Switch every "pixel" in the listing below to "coordinate", and write out all of its lines again with nothing else altered. Leave the pictures out of your answer.

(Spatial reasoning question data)
>> start

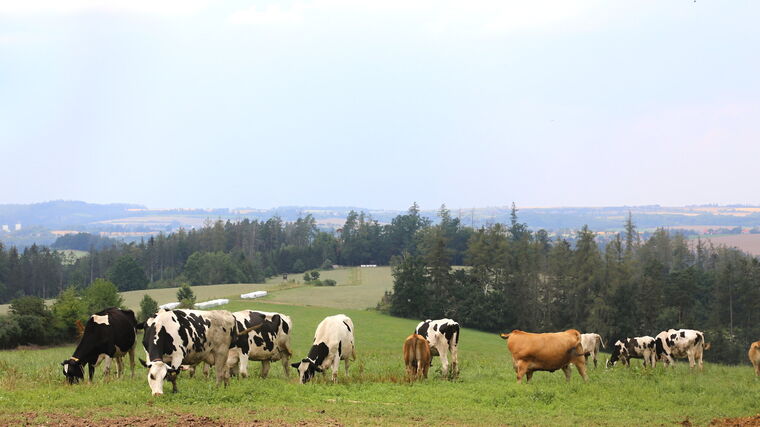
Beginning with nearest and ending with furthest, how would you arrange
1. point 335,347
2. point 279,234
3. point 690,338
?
point 335,347 → point 690,338 → point 279,234

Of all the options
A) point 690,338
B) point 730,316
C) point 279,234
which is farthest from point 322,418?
point 279,234

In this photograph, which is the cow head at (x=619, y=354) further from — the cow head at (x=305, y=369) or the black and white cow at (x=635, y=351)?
the cow head at (x=305, y=369)

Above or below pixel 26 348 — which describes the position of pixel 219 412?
above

>> end

ANSWER BELOW:
Beginning with nearest and ending with furthest, how would you arrange
1. point 335,347
2. point 279,234
3. point 690,338
?
point 335,347 → point 690,338 → point 279,234

Of all the options
A) point 690,338
B) point 730,316
C) point 279,234
which is farthest from point 322,418?
point 279,234

In this photograph, which is the cow head at (x=619, y=354) further from — the cow head at (x=305, y=369) or the black and white cow at (x=635, y=351)?
the cow head at (x=305, y=369)

Above or below coordinate 26 348 — which describes the position of coordinate 219 412?
above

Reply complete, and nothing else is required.